The host kernel threads can still be scheduled on the pcpu as mentioned earlier. To isolate the host CPUs completely, even from the kernel threads, isolcpus can be configured. The qemu threads can then be pinned to the isolated cpus. This requires grub configuration on the host and isolates them from running any load (other than the load that’s explicitly pinned to these cores).
Most deployments may not need configuration as it requires customized work load scheduling on the host system. Also this information needs to be propagated to the virtual router/virtual machine and the virtual router/machine needs to use the same isolated cpus. Our recommendation is to have this mechanism if the operator has the need and systems in place to configure/manage the host with this level of detail.

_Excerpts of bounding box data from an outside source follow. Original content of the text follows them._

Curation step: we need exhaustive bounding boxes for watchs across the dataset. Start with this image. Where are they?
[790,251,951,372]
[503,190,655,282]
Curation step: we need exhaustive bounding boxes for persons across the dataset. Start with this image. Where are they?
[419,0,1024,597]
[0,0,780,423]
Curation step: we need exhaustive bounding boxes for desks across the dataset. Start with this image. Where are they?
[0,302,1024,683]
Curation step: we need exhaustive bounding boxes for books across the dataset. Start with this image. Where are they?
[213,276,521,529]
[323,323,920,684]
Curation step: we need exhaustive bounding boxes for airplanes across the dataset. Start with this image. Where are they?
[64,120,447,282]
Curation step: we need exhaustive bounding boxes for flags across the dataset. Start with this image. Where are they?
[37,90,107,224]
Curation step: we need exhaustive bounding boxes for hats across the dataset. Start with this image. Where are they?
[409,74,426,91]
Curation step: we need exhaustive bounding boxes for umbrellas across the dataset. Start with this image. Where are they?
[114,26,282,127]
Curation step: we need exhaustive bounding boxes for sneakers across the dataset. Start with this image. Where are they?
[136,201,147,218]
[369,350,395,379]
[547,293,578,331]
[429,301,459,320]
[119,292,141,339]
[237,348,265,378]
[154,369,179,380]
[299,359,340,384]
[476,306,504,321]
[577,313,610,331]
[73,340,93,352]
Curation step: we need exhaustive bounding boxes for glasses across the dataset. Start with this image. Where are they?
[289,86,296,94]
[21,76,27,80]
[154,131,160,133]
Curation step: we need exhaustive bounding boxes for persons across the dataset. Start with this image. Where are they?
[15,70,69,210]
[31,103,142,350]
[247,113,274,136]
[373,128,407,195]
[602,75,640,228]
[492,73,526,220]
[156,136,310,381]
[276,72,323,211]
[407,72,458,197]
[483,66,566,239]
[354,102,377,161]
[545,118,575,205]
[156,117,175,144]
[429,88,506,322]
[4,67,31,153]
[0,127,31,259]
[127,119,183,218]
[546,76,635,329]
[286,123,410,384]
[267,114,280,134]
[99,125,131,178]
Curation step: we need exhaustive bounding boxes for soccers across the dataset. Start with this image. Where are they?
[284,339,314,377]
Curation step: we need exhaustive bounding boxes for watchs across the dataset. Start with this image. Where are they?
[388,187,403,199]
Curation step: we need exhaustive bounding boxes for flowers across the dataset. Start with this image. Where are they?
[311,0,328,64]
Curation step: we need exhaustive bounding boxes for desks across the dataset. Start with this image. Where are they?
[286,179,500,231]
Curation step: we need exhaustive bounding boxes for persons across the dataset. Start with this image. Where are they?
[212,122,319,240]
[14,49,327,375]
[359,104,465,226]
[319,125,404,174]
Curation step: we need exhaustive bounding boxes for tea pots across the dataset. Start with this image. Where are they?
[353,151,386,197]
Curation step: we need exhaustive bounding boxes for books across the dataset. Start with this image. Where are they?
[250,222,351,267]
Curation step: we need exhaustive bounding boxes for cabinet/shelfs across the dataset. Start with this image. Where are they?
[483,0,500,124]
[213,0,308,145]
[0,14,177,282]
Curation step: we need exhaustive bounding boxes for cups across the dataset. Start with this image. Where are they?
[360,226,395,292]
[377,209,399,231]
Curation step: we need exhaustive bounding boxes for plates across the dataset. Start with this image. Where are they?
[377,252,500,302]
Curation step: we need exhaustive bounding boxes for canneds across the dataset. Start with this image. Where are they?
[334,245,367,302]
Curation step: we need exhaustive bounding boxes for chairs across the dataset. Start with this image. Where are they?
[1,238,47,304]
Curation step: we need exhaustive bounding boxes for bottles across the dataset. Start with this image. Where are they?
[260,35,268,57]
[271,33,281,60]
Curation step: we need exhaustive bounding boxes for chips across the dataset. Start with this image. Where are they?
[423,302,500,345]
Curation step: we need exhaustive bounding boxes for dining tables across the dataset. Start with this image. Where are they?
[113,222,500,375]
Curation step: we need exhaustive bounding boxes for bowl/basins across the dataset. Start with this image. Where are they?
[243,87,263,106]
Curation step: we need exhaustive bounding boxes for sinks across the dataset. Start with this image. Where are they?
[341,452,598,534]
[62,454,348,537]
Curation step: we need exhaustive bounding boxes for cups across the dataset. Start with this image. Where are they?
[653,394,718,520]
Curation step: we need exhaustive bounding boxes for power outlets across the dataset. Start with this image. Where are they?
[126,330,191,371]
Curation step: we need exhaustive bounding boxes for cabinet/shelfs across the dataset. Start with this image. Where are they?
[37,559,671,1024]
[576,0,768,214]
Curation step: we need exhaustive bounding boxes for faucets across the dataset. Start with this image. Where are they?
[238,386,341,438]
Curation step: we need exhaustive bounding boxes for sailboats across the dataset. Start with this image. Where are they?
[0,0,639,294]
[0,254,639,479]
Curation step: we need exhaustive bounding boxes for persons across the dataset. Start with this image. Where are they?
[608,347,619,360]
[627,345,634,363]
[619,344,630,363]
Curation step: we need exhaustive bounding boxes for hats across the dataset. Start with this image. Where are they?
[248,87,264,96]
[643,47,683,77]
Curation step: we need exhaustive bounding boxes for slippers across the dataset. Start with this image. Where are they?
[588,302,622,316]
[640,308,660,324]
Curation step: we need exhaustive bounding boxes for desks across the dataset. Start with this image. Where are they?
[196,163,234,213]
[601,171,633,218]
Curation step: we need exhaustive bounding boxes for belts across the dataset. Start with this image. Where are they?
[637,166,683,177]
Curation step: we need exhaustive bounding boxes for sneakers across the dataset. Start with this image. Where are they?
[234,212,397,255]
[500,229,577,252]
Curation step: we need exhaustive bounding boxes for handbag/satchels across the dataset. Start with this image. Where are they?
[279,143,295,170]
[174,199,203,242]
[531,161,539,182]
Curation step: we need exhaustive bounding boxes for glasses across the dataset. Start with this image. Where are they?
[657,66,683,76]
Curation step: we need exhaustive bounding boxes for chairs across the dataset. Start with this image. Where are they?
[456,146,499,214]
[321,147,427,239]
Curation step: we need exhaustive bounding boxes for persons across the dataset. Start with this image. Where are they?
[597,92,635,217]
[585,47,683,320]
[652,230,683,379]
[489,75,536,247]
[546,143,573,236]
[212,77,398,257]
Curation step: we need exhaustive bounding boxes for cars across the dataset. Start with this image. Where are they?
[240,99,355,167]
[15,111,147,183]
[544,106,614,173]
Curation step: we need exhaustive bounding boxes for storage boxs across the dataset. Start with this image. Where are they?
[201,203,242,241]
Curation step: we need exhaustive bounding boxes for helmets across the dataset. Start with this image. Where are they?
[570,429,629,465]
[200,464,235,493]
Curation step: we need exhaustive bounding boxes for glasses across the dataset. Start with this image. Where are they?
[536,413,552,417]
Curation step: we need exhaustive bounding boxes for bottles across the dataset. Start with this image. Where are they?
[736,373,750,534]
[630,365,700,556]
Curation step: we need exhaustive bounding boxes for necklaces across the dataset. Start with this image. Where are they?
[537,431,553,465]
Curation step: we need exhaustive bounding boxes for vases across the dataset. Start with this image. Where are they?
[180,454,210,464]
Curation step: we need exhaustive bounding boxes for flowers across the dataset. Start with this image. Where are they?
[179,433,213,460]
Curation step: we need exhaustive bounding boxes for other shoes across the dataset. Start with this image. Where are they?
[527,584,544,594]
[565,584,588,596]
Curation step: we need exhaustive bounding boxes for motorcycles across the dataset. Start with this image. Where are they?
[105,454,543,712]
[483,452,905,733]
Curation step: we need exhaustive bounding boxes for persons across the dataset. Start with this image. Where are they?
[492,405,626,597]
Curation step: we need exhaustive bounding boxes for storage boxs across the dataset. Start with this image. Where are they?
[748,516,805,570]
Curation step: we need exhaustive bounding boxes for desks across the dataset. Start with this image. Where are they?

Be aware that cpu cores on a socket may not be numbered contiguously. This can be checked with:
grep “physical id” /proc/cpuinfo
For example, on an HP ProLiant DL380 Gen9 with two CPU E5-2680 v3 12-core CPUs, the cores from different sockets are interleaved like this:
physical id : 0 physical id : 0 physical id : 0 physical id : 0 physical id : 0 physical id : 0 physical id : 1 physical id : 1 physical id : 1 physical id : 1 physical id : 1 physical id : 1 physical id : 0 physical id : 0 physical id : 0 physical id : 0 physical id : 0 physical id : 0 physical id : 1 physical id : 1 physical id : 1 physical id : 1 physical id : 1 physical id : 1
There must always be one core that is not isolated. Commonly this is cpu 0. isolcpus is configured in the grub file. (See the Grub File section.) The cpu list can be a combination of ranges and/or comma-separated values, such as isolcpus=1-13 or isolcpus=11,12,13,14 or isolcpus=0-5,12-17.
For example:
GRUB_CMDLINE_LINUX="intel_iommu=on isolcpus=1-13 nohz_full=1-13 hugepagesz=1GB hugepages=64 default_hugepagesz=1GB"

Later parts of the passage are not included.